This results in more splits are being processed by each single mapper and improves the execution time. This is done by using the SpatialFilterInputFormat (spatial indexing) or FileSplitInputFormat (spatial hierarchical join, buffer). Also, the same results can be achieved by using the implementation of CombineFileInputFormat as internal InputFormat.

2.9 Oracle Big Data Spatial Vector Analysis for Spark

Oracle Big Data Spatial Vector Analysis for Apache Spark is a Spatial Vector Analysis API that provides spatially-enabled RDDs (Resilient Distributed Datasets) that support spatial transformations and actions, spatial partitioning, and indexing. These components make use of the Spatial Java API to perform spatial analysis tasks. The supported features include:

    2.9.1 Spatial RDD (Resilient Distributed Dataset)

    A spatial RDD is a Spark RDD that allows you to perform spatial transformations and actions.

    The current spatial RDD implementation is the class oracle.spatial.spark.vector.rdd.SpatialJavaRDD, and it can be created from an existing instance of RDD or JavaRDD, as shown in the following example:

    //create a regular RDD
    JavaRDD<String> rdd = sc.textFile("someFile.txt");
    //create a SparkRecordInfoProvider to extract spatial information from the source RDD’s records
    SparkRecordInfoProvider recordInfoProvider = new MySparkRecordInfoProvider();
    //create a spatial RDD
    SpatialJavaRDD<String> spatialRDD = SpatialJavaRDD.fromJavaRDD(rdd, recordInfoProvider, String.class));
    

    A spatial RDD takes an implementation of the interface oracle.spatial.spark.vector.SparkRecordInfoProvider, which is used for extracting spatial information from each RDD element.

    A regular RDD can be transformed into a spatial RDD of the same generic type; that is, if the source RDD contains records of type String, the spatial RDD will also contain String records.

    You can also create a Spatial RDD with records of type oracle.spatial.spark.vector.SparkRecordInfo. A SparkRecordInfo is an abstraction of a record from the source RDD; it holds the source record’s spatial information and may contain a subset of the source record’s data. The following example shows how to create an RDD of SparkRecordInfo records by omitting the last parameter when calling the JavaSpatialRDD.fromJavaRDD() method.

    //create a regular RDD
    JavaRDD<String> rdd = sc.textFile("someFile.txt");
    //create a SparkRecordInfoProvider to extract spatial information from the source RDD’s records
    SparkRecordInfoProvider recordInfoProvider = new MySparkRecordInfoProvider();
    //create a spatial RDD
    SpatialJavaRDD<SparkRecordInfo> spatialRDD = SpatialJavaRDD.fromJavaRDD(rdd, recordInfoProvider));
    

    A spatial RDD of SparkRecordInfo records has the advantage that spatial information does not need to be extracted from each record every time it is needed for a spatial operation.
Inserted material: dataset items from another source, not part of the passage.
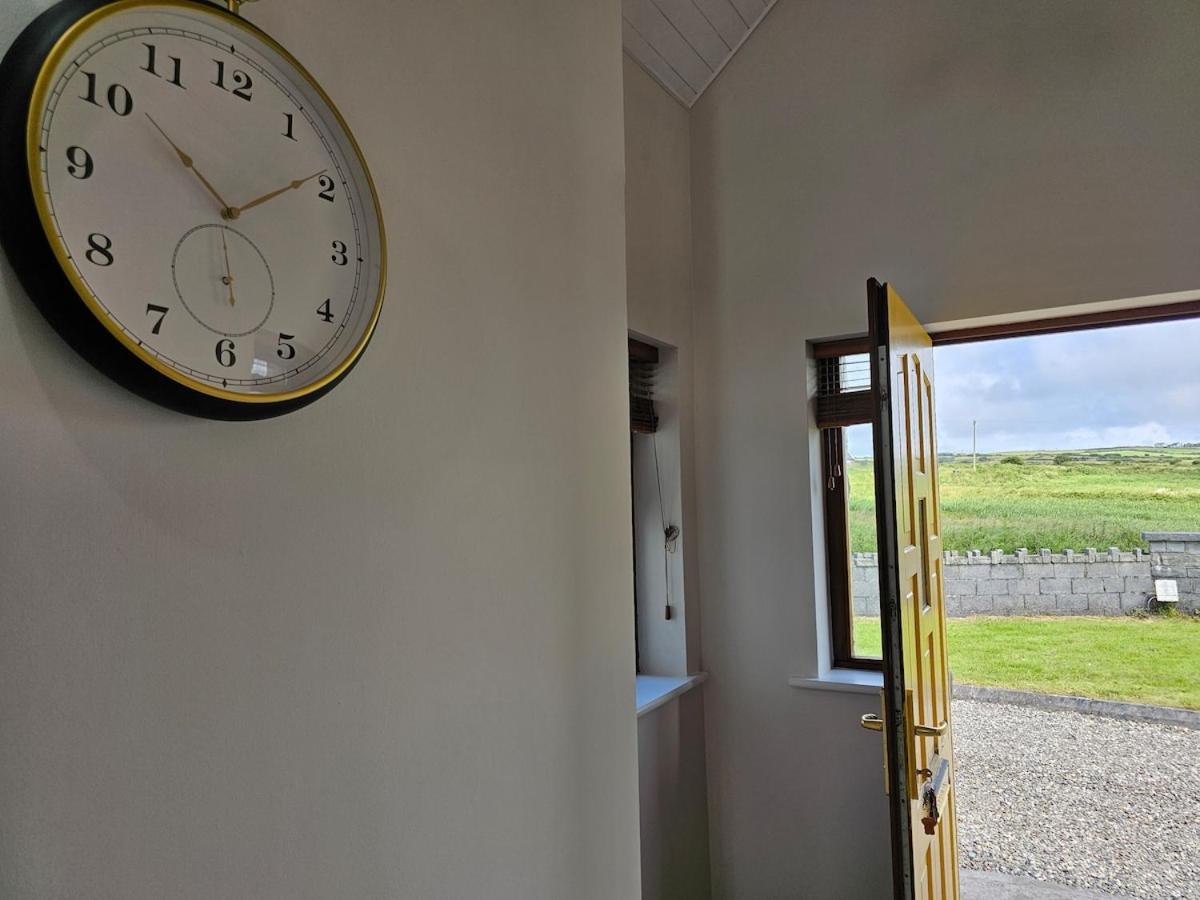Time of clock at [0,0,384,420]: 10:09
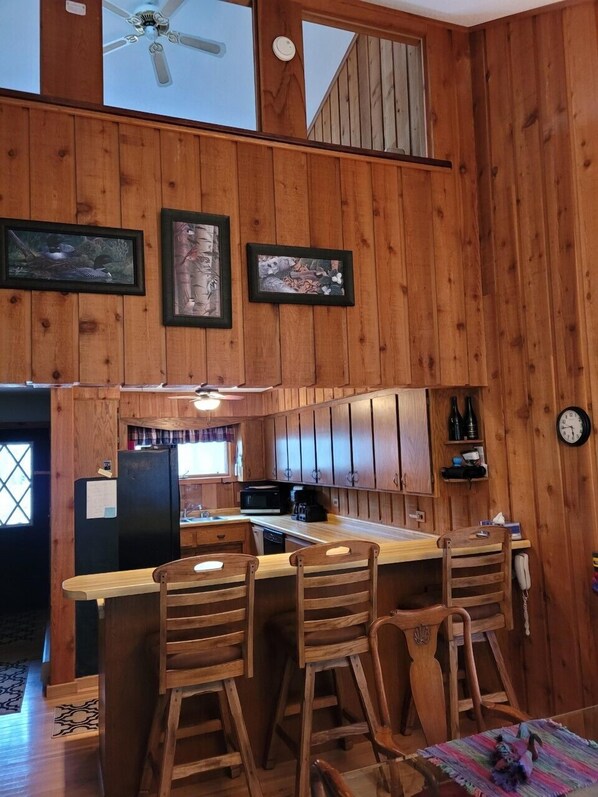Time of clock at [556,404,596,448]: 5:44
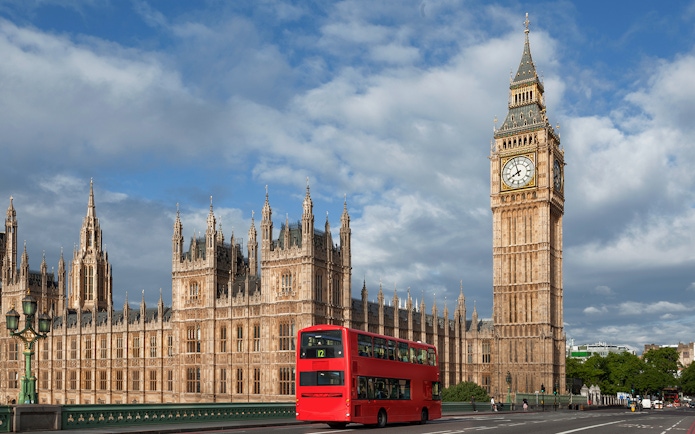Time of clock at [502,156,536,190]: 7:57
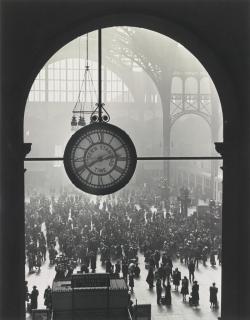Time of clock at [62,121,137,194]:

    You can accelerate spatial searches by spatially indexing a spatial RDD. Spatial indexing is described in section 1.4 Spatial Indexing.

    The spatial RDD provides the following spatial transformations and actions, which are described in the sections 1.2 Spatial Transformations and 1.3 Spatial Actions.
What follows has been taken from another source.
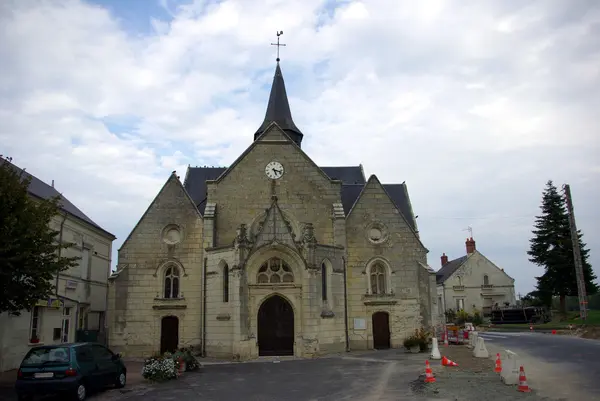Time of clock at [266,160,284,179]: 5:17
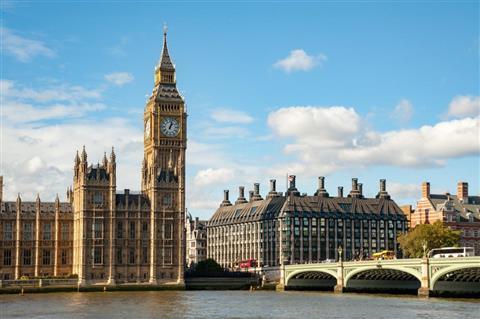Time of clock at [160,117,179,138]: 1:02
    Spatial transformations:

    • filter

    • flatMap

    • join (available when creating a spatial index)

    Spatial Actions:

    • MBR

    • nearestNeighbors

    Spatial Pair RDD

    A pair version of SpatialJavaRDD is provided and is implemented as the class oracle.spatial.spark.vector.rdd.SpatialJavaPairRDD. A spatial pair RDD is created from an existing pair RDD and contains the same spatial transformations and actions as the single spatial RDD. A SparkRecordInfoProvider used for a spatial pair RDD should receive records of type scala.Tuple2<K,V>, where K and V correspond to the pair RDD key and value types, respectively.

    Example 2-1 SparkRecordInfoProvider to Read Information from a CSV File

    The following example shows how to implement a simple SparkRecordInfoProvider to read information from a CSV file.
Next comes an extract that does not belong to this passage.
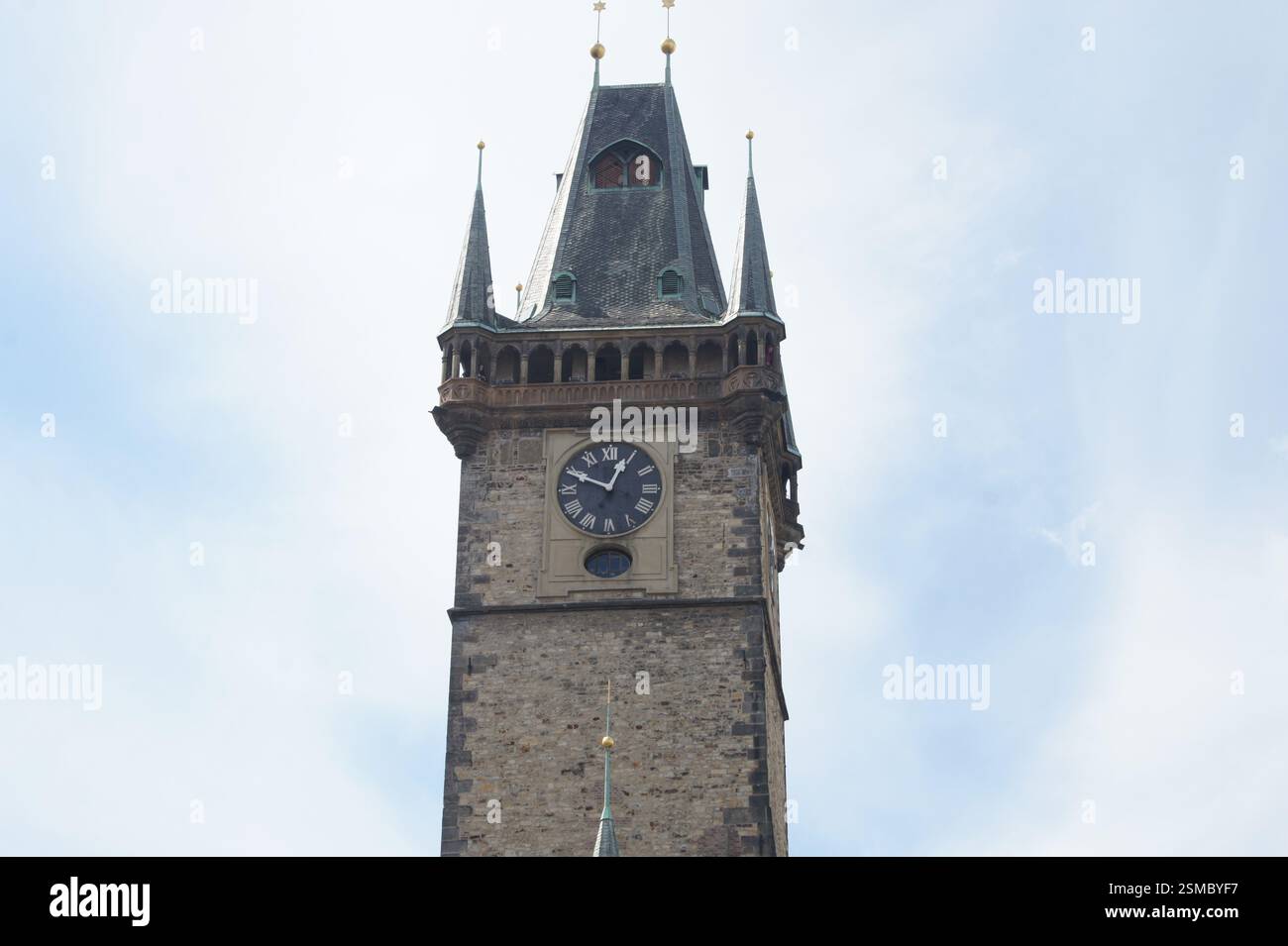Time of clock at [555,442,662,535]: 12:49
    public class CSVRecordInfoProvider implements SparkRecordInfoProvider<String>{
        private int srid = 8307;
    
        //receives an RDD record and fills the given recordInfo
        public boolean getRecordInfo(String record, SparkRecordInfo recordInfo) {
            try {
                String[] tokens = record.split(",");
                //expected records have the format: id,name,last_name,x,y where x and y are optional 
                //output recordInfo will contain the fields id, last name and geometry
                recordInfo.addField("id", tokens[0]);
                recordInfo.addField("last_name", tokens[2]);
                if (tokens.length == 5) {
                    recordInfo.setGeometry(JGeometry.createPoint(tokens[3], tokens[4], 2, srid));
                }
            } catch (Exception ex) {
                //return false when there is an error extracting data from the input value
                return false;
            }
            return true;
        }
    
        public void setSrid(int srid) {this.srid = srid;}   
        public int getSrid() {return srid;}
    }
    

    In this example, the record’s ID and last-name fields are extracted along with the spatial information to be set to the SparkRecordInfo instance used as out parameter. Extracting additional information is only needed when the goal is to create a spatial RDD containing SparkRecordInfo elements and is necessary to preserve a subset of the original records information. Otherwise, it is only necessary to extract the spatial information.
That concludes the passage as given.